Per consultare i risultati completi del sondaggio, clicca qui.
Metodologia
Commvault ha cercato di comprendere in che modo la proliferazione dei dati e la frammentazione degli strumenti di protezione dei dati stiano minacciando la resilienza informatica complessiva delle organizzazioni. Per facilitare questa ricerca, Commvault ha incaricato The Futurum Group di condurre uno studio indipendente volto a trovare risposte a queste importanti questioni.
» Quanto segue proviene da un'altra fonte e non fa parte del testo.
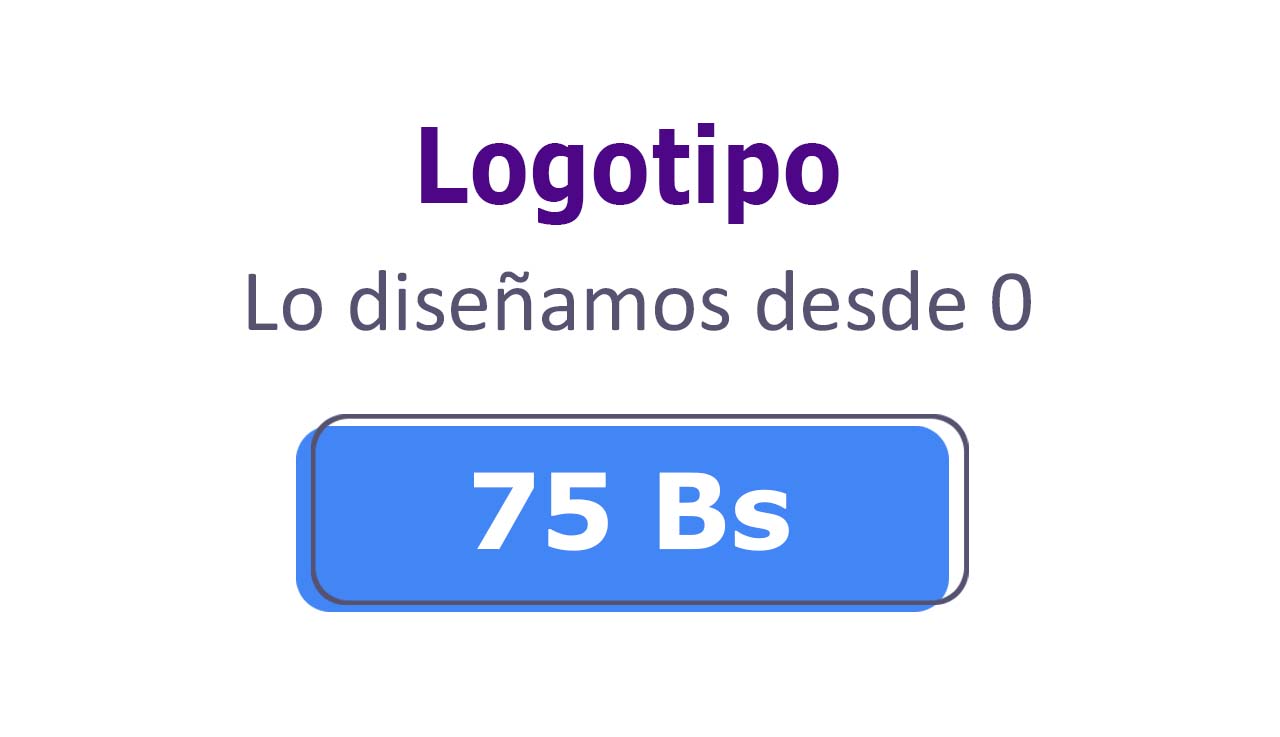 Logotipo

Lo diseñamos desde 0

75 Bs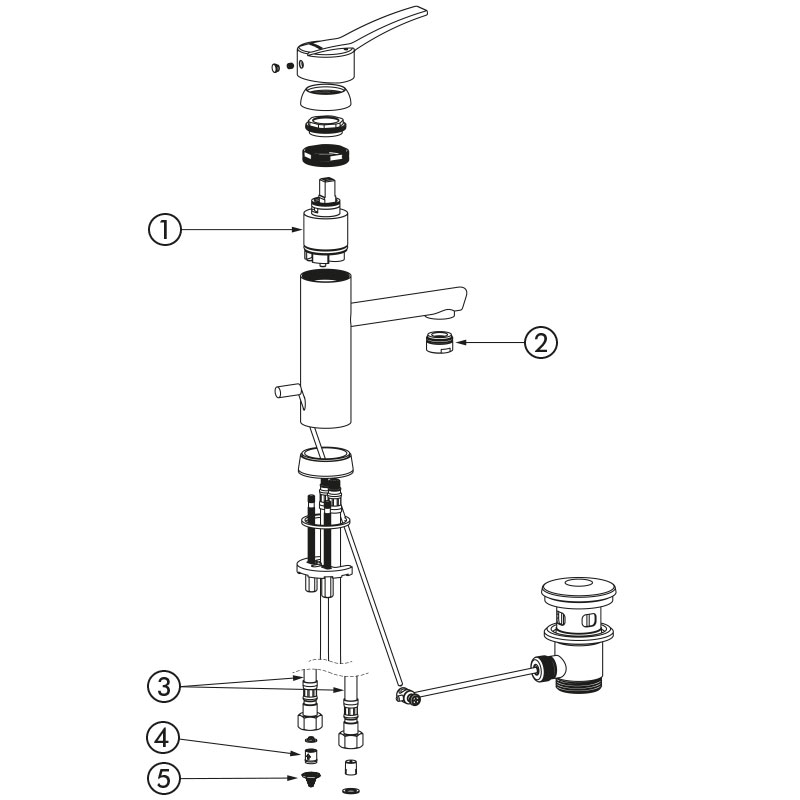 1
2
3
4
5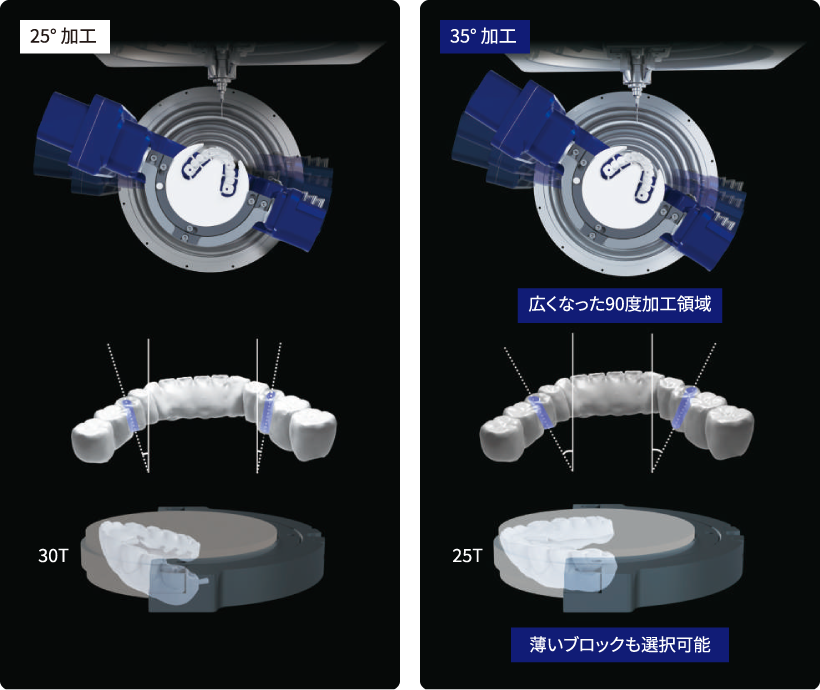 25° 加工

30T

35° 加工

広くなった90度加工領域

25T

薄いブロックも選択可能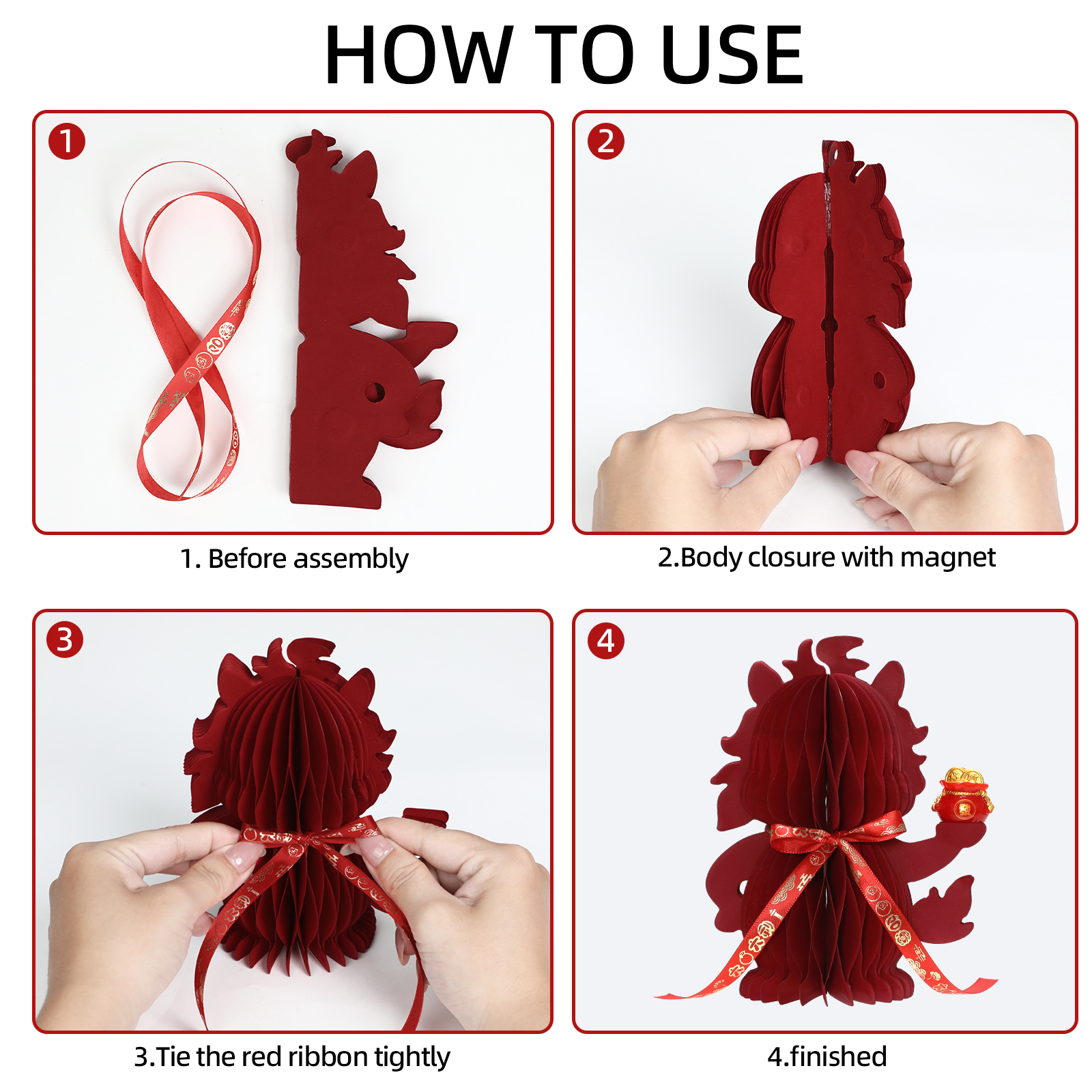 HOW TO USE

1

1. Before assembly

2

2.Body closure with magnet

3

3.Tie the red ribbon tightly

4

4.finished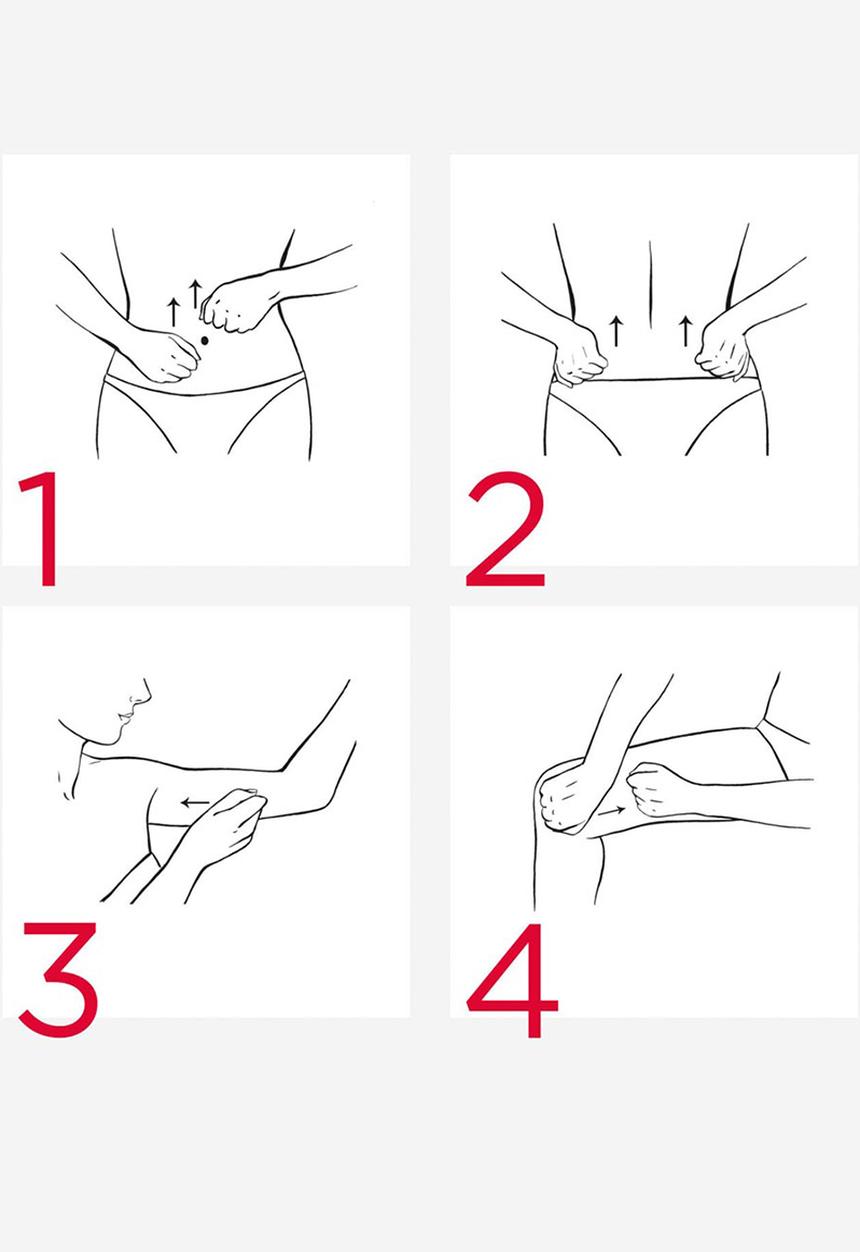 1

2

3

4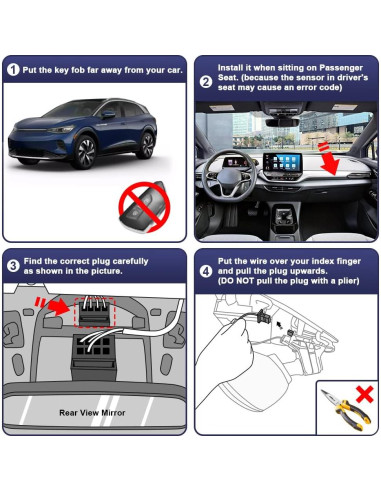 1 Put the key fob far away from your car.

2 Install it when sitting on Passenger Seat. (because the sensor in driver's seat may cause an error code)

3 Find the correct plug carefully as shown in the picture.

Rear View Mirror

4 Put the wire over your index finger and pull the plug upwards. (DO NOT pull the plug with a plier)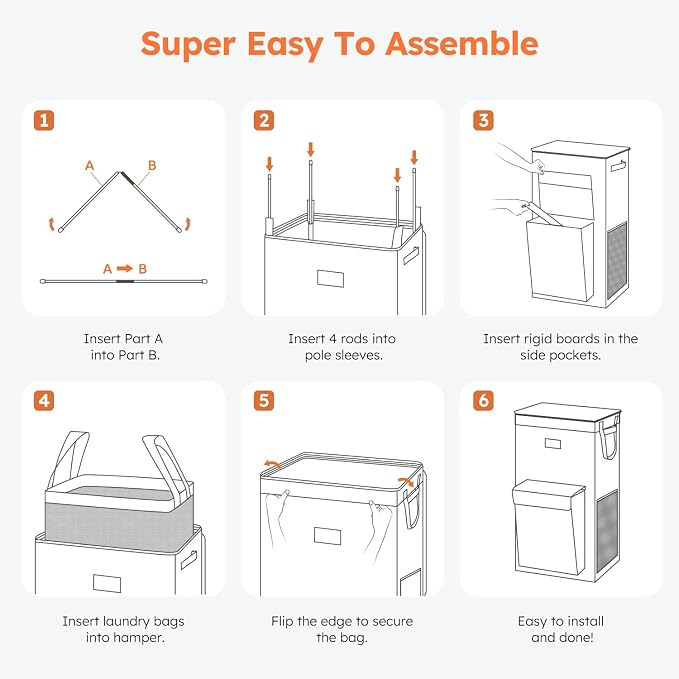 Super Easy To Assemble

1

A

B

A ➡ B

Insert Part A into Part B.

2

Insert 4 rods into pole sleeves.

3

Insert rigid boards in the side pockets.

4

Insert laundry bags into hamper.

5

Flip the edge to secure the bag.

6

Easy to install and done!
The Futurum Group ha intervistato 205 professionisti delle operazioni IT e della sicurezza a livello di C-Suite, vicepresidente e direttore. I questionari sono stati raccolti nel settembre 2023. Nello specifico, l’84% degli intervistati ricopriva ruoli di livello C-Suite, il 18% ruoli legati alla sicurezza e il 14% ruoli a livello di vicepresidente o direttore IT. Ci siamo concentrati sui dirigenti di alto livello per ottenere il punto di vista dei vertici aziendali, data la visibilità e l’importanza cruciale della resilienza informatica. Ben oltre la metà (57%) degli intervistati proveniva da organizzazioni con 1.000-5.000 dipendenti. Le principali aree geografiche (Americhe, EMEA e APAC) erano rappresentate in modo abbastanza equilibrato.
Informazioni su Commvault
Commvault (NASDAQ: CVLT) è il punto di riferimento nel campo della resilienza informatica e aiuta oltre 100.000 organizzazioni a individuare gli attacchi informatici, ad agire e a riprendersi rapidamente da essi, garantendo la sicurezza dei dati e la resilienza delle aziende per consentire loro di andare avanti. Oggi, Commvault offre l’unica piattaforma di resilienza informatica che combina la migliore sicurezza dei dati e un ripristino rapido su scala aziendale per qualsiasi carico di lavoro, ovunque, grazie a un’automazione avanzata basata sull’intelligenza artificiale, al TCO più basso.